Short-sightedness and astigmatism have become a global issue. These are the leading cause of visual impairment and blindness. One in five children in India has these kinds of eye disorders. However, the populations from all over the globe suffering from multiple age-related eye problems like cataracts, diabetic retinopathy, glaucoma, and macular degeneration.

The eye is the most sensitive organ in our body. Poor eyesight reduces the self-confidence and quality of life of an individual. On the career front, it poses a negative impact and a significant threat to employment opportunities. Light exposure or high metabolic rate along with exposure to chemical and environmental toxins induces oxidative damage. These are some fundamental reasons for growing vision impairment cases all over the world. In 2002, the government of India collaborated with the World Health Organization and the International Agency for Prevention of Blindness to fight against untreated eye health issues. Evidence from clinical research recognized that nutritional intervention could be one of the measures to avoid the underlying cause of vision damage. Moreover, proper nutrition can impede the progression of eye diseases.

Nutrients for Preventing Eye Disease

Negligence of early preventive initiation and inadequate nutritional balance are primary reasons for eye disease. Essential nutrients such as vitamin C, Vitamin E, Vitamin A (β-carotene), zinc, and copper are playing a role in maintaining the integrity of eye functionality. Although the general population is aware of the importance of these nutrients for eye health, but still, an emergent needs require knowing the exact dosing to obtain a significant effect. National Eye Institute of America has recommended daily dosage of these nutrients for people having a higher risk to develop age-related macular degeneration. However, the daily requirement can vary from an individual’s perspective. In general, the daily dosage of these nutrients is as follows: 

  • Vitamin C – 425 mg
  • Vitamin E – 400 IU
  • Vitamin A – 28,640 IU
  • Zinc – 69.6 mg
  • Copper – 1.6 mg

All the nutrients follow some specific mechanism of action to prevent eye diseases and maintain eye health. Carotenoids, vitamin C & E, and zinc have potent antioxidant properties.

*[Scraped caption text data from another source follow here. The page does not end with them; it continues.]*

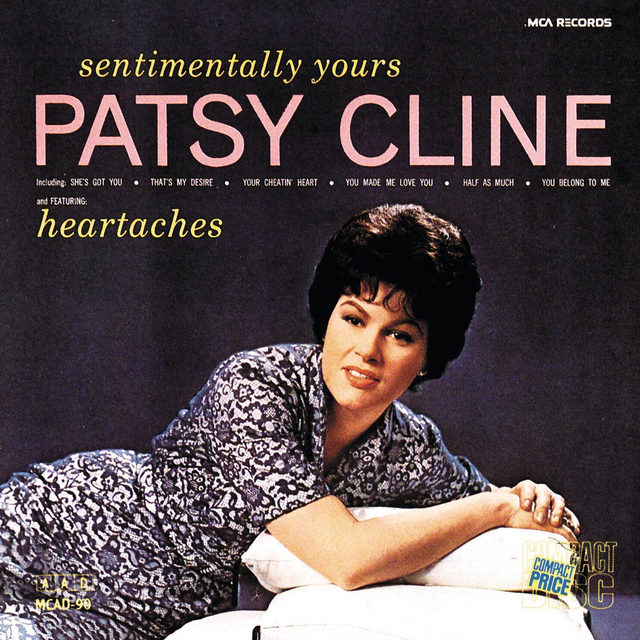 🌞 Each Sunday, Pitchfork takes an in-depth look at a significant album from the past, and any record not in our archives is eligible. Today, we revisit the final album of Patsy Cline's lifetime, a record that helped define country-pop. Read more in the bio link.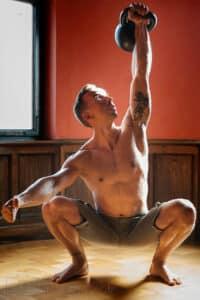 Renegade Diet – Vom Krieger zum Kämpfer zum Abtrünnigen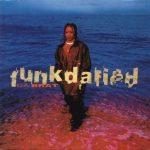 Da Brat – 1994 – Funkdafied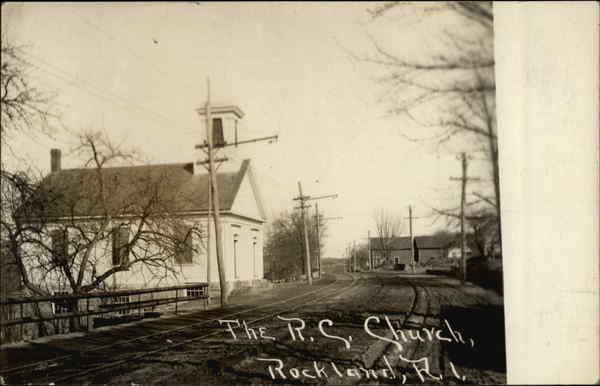 Churches In Scituate Rhode Island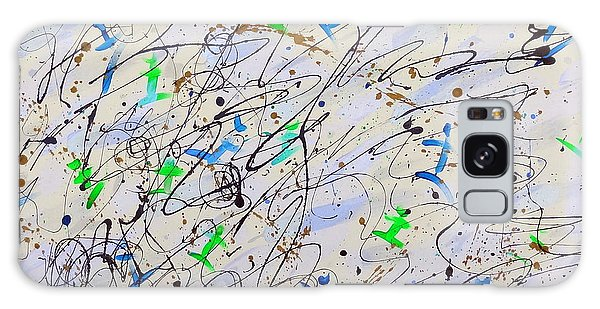 Leap Galaxy Case by Patrick Morgan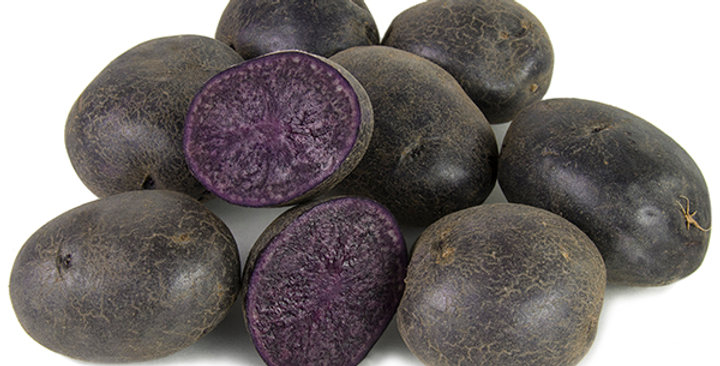 Potatoes (Creamer, Purple)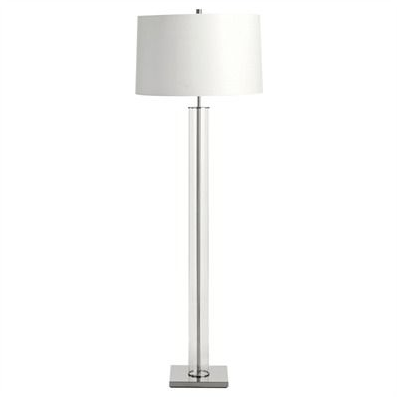 Norman Glass and Polished Nickel Floor Lamp with White Parchment Shade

Omega-3 fatty acids provide an anti-inflammatory effect that prevents the risk of age-related eye diseases.

Vitamin C

Oxidative stress damages fundamental structures of the body like protein, DNA, and RNA. The metabolic rate in the eye is high and tends to get intense oxidative damage. Vitamin C has sufficient antioxidant properties. Therefore adequate vitamin C in the diet can minimize oxidative stress damage. Vitamin C can be easily absorbed in the blood because of its water solubility. And reaches the eye tissues and prevents oxidative damage. Sufficient vitamin C consumption also enhances vitamin E production. Vitamin E is another essential nutrient with antioxidant properties. Different fruits and vegetables like orange, grapefruit, papaya, strawberries, blackberries, blueberries, broccoli, cabbage, and tomatoes are natural sources of vitamin C.

Vitamin E

Light-sensitive cells of the retina present in the inner structure of the eye play a primary role in visual perception. The retina is made up of fatty acids and is vulnerable to oxidative damage. Vitamin E is a potent antioxidant that prevents lipid oxidation and also acts as a free radical scavenger. It also acts as a vasodilator and inhibits platelet aggregation. Vitamin E prevents inflammation by regulating the immune system’s functioning. There are different natural food items like almonds, peanuts, wheat-germ oil, soybean oil, and sunflower oil which are good sources of Vitamin E.

Carotenoids

β-carotene, lutein, and zeaxanthin are three important carotenoids essential for healthy eyesight. Each of these carotenoids has a significant role in eye health and that are as follows:

β-carotene

β-carotene is present in different dietary products, acts as a pro-vitamin A in our body. This nutritional element assists in vitamin A levels maintenance in blood plasma. Vitamin A is essential for preventing eye dryness and night blindness that can occur in any age group. Lettuce, spinach, kale, carrot, apricots, broccoli, pumpkin, sweet potato are examples of certain fruits and vegetables that contain a sufficient amount of β-carotene. Individuals who have a higher risk to develop lung cancer should avoid excessive intake of β-carotene.

Lutein and zeaxanthin

Lutein and zeaxanthin are two carotenoids collectively referred to as macular pigments. They are primarily present in the retina and lens of the eye. The deficiency of these carotenoids can disturb the normal functioning of the eye. These two nutritional components are carotenoids. But they are not pro-vitamin A. These carotenoids also have antioxidant property decrease the risk of vision impairment. Dietary food items like Brussels sprouts, broccoli, sweet corn, peas, kale, lettuce, spinach are few rich sources of lutein and zeaxanthin.

Omega-3 fatty acids

Eicosapentaenoic acid (EPA) and docosahexaenoic acid (DHA) are two common omega-3 fatty acids. They have potent anti-inflammatory properties. Both EPA and DHA can effectively reduce the risk of eye diseases and other related visionary disturbances. These two omega-3 fatty acids can prevent oxidative stress and improve vascularization. Omega-three fatty acids assist in proper blood circulation in the retina. 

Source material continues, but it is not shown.